What you have to do » Copy out verbatim every line of the material, starting with the line that contains "From the camera, how" and running through the end of the material.

Questions about scenes in images:
________________

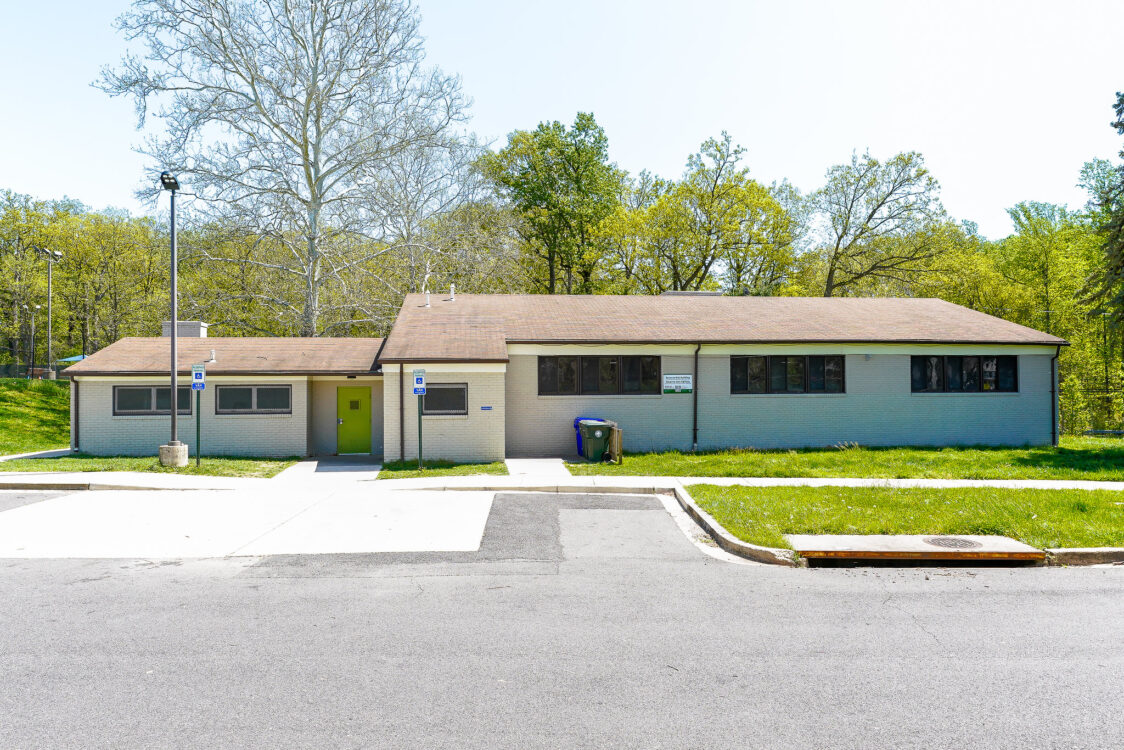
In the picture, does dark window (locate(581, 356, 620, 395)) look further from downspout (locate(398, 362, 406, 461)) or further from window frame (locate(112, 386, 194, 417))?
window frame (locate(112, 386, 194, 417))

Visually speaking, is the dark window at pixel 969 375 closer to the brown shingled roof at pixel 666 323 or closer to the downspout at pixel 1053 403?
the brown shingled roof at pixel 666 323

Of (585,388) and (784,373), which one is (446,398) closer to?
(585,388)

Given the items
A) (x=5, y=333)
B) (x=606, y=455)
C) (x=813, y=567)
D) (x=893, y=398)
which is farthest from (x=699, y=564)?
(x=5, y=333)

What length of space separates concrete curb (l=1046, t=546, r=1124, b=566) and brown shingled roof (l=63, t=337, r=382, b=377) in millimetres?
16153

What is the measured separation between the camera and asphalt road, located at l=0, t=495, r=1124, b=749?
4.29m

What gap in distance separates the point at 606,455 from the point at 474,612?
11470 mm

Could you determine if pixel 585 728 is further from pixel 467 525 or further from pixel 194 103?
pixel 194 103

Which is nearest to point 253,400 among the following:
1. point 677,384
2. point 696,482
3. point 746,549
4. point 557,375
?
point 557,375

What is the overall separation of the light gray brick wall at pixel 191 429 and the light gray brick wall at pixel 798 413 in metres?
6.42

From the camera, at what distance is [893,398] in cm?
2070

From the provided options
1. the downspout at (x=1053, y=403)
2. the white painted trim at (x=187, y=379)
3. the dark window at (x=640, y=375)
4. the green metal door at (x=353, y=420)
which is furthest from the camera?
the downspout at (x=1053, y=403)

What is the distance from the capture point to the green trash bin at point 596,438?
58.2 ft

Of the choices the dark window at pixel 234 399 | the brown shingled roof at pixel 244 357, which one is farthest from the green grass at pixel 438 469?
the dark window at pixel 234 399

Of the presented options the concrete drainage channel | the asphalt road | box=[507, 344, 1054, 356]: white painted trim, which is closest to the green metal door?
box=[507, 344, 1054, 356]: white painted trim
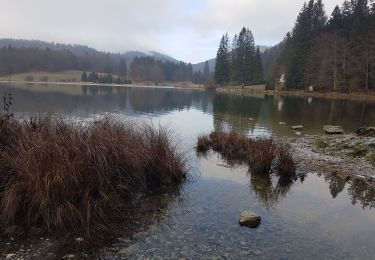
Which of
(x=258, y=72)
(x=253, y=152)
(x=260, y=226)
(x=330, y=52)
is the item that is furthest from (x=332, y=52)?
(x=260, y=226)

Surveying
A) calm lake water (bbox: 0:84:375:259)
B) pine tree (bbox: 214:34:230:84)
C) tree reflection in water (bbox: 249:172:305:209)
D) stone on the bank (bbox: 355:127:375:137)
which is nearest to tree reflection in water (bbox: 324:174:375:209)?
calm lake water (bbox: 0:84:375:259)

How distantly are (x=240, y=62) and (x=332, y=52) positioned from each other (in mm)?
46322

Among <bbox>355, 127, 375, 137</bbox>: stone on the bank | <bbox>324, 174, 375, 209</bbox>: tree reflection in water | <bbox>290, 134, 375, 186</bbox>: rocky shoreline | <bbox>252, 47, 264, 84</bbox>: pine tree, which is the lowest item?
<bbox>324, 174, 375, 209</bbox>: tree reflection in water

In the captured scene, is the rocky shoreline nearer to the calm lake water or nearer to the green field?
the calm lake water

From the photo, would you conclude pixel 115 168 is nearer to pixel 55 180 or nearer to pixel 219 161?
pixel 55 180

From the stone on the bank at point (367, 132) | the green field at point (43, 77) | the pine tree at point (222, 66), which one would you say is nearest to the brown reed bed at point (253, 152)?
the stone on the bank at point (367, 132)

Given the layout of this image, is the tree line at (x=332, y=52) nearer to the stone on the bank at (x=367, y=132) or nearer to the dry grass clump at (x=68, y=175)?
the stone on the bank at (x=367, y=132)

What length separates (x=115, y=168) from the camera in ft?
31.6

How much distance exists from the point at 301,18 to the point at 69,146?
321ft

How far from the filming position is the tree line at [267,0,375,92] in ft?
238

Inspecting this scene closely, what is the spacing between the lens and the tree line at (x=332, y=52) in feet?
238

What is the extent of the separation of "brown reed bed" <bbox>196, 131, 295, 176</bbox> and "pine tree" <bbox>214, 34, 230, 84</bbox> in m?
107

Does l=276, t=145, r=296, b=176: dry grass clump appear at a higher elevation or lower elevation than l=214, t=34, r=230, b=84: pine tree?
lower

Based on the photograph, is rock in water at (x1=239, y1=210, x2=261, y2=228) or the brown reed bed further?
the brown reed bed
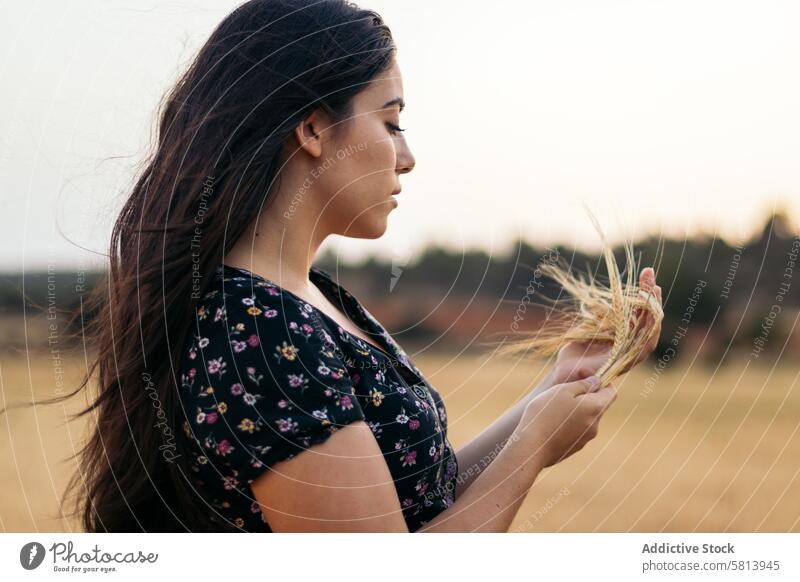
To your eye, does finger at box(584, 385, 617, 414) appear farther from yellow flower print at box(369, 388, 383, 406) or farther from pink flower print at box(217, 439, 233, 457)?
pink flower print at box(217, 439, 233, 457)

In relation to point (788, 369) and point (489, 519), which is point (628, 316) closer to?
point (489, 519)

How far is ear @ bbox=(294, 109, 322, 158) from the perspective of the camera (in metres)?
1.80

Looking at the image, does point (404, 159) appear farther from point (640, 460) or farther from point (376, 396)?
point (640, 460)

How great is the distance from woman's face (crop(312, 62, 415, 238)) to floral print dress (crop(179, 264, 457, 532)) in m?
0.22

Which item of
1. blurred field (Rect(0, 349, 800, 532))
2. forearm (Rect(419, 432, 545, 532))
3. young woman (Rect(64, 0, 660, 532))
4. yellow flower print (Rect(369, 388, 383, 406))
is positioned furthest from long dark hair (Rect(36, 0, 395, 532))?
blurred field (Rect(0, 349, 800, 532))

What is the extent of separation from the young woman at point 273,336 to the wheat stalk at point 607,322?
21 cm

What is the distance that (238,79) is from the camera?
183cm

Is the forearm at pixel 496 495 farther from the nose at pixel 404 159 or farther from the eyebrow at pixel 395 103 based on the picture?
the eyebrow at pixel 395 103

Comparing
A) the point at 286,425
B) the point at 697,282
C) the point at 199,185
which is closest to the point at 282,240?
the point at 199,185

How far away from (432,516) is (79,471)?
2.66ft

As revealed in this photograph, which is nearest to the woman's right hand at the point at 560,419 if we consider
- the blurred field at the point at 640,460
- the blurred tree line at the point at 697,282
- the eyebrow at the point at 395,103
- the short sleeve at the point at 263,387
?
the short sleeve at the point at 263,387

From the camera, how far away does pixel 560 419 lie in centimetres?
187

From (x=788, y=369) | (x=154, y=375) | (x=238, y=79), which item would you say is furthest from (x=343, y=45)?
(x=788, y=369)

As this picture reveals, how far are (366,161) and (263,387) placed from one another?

________________

Answer for this exercise »
From the camera, how far away does pixel 560 419 lie in centimetres?
187

From (x=788, y=369) | (x=154, y=375) | (x=238, y=79), which item would you say is furthest from (x=343, y=45)?
(x=788, y=369)

As this picture reveals, how far are (366,161) and (263,387) placed from one another?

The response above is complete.